Après la crise, la quête sans fin d’une plateforme numérique idéale reprendra. Mais il est clair qu’aucune plateforme ne peut à elle seule répondre à toutes les attentes. Un écosystème scolaire tire parti de plusieurs plateformes pour organiser des activités (par exemple Moodle), partager des fichiers (par exemple Google Drive), communiquer (par exemple par courriel, Zoom, Slack) et utiliser des applications interactives (par exemple pour des exercices de calcul et des simulations scientifiques). S’il est vrai qu’une plateforme numérique mal conçue peut ruiner un projet, aucune plateforme – aussi bien conçue fut elle – n’offre une garantie de succès. La clé n’est pas le choix des outils, mais la qualité des activités d’apprentissage à réaliser en utilisant ces outils.

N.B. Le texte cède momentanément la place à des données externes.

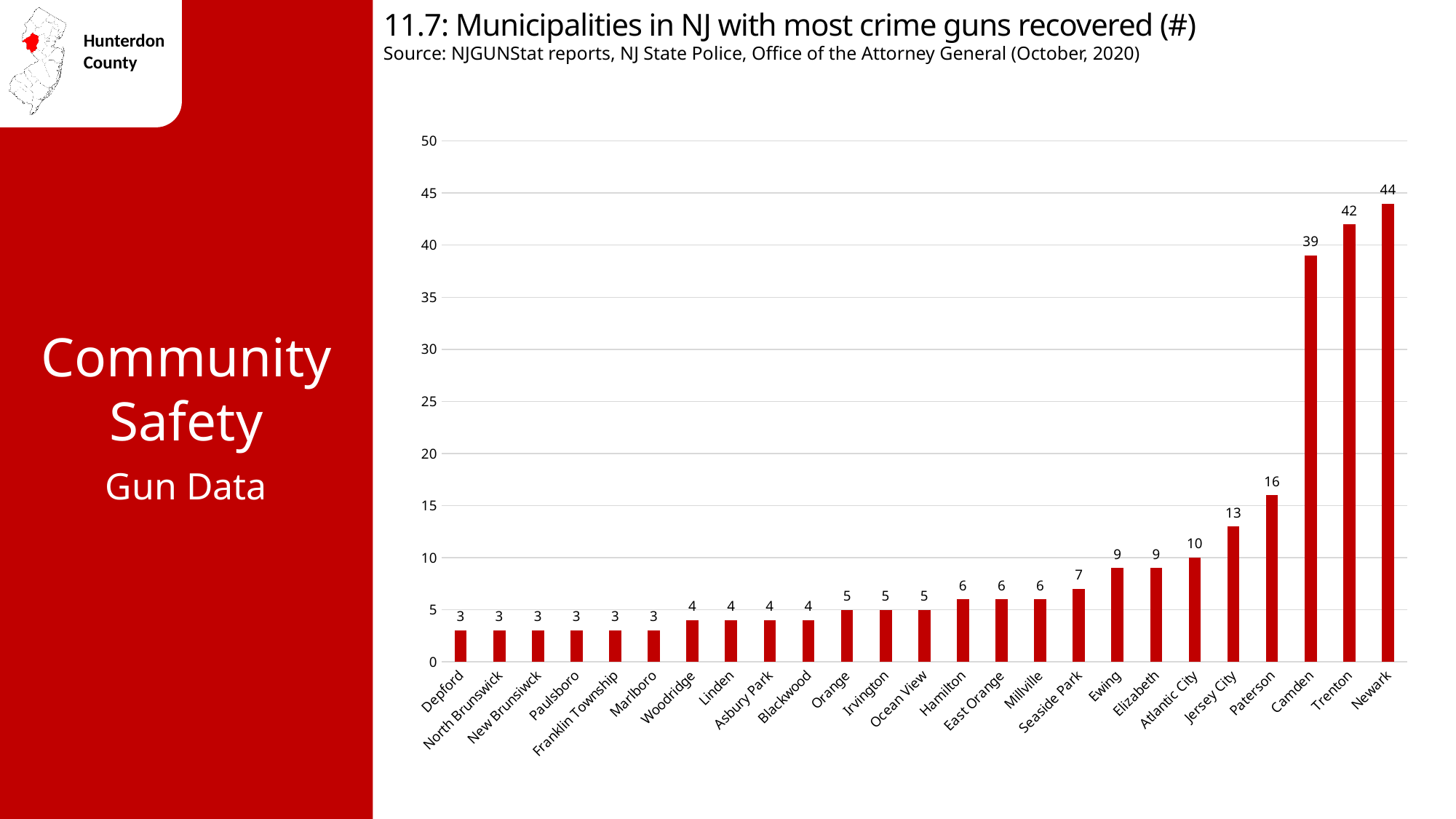
What is the number of crime guns recovered in Camden? 39 What kind of chart is shown on the slide? Bar chart Which municipality has the highest number of crime guns recovered? Newark Is the value for Trenton greater or less than 40? greater Which has a larger value, Ewing or Seaside Park? Ewing How many municipalities are shown in the chart? 25 What is the difference between the values for Newark and Trenton? 2 What is the difference between the values for Camden and Jersey City? 26 What is the number of crime guns recovered in Newark? 44 What is the number of crime guns recovered in Atlantic City? 10 Do the values rise or fall moving from left to right along the x axis? Rise What is the number of crime guns recovered in Paterson? 16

Il a été souligné que les enseignants ne sont pas suffisamment formés à l’utilisation des outils numériques. Mais de quelles compétences parlons-nous ? La plupart des enseignants sont en fait tout à fait capables d’utiliser l’internet à des fins telles que la réservation de vols ou le dépôt de leur déclaration d’impôts. Les outils pédagogiques ne sont pas plus sophistiqués, technologiquement parlant, que ces plateformes du quotidien. La véritable difficulté de l’utilisation des outils éducatifs numériques ne consiste pas à déterminer “comment lancer ce logiciel”, mais à répondre à la question “que puis-je faire avec mes élèves grâce à cet outil ? ». Après la crise, une priorité sera de recueillir et de partager des exemples d’activités en ligne réussies.
L’école sera robuste si elle intègre pleinement éléments d’enseignement en ligne et en classe de telle sorte qu’elle puisse agilement ajuster le curseur digital-présentiel selon les circonstances.
Prof. Pierre Dillenbourg, CHILI Lab
Ce texte est la version français d’un article de Pierre Dillenbourg apparu dans BOLD.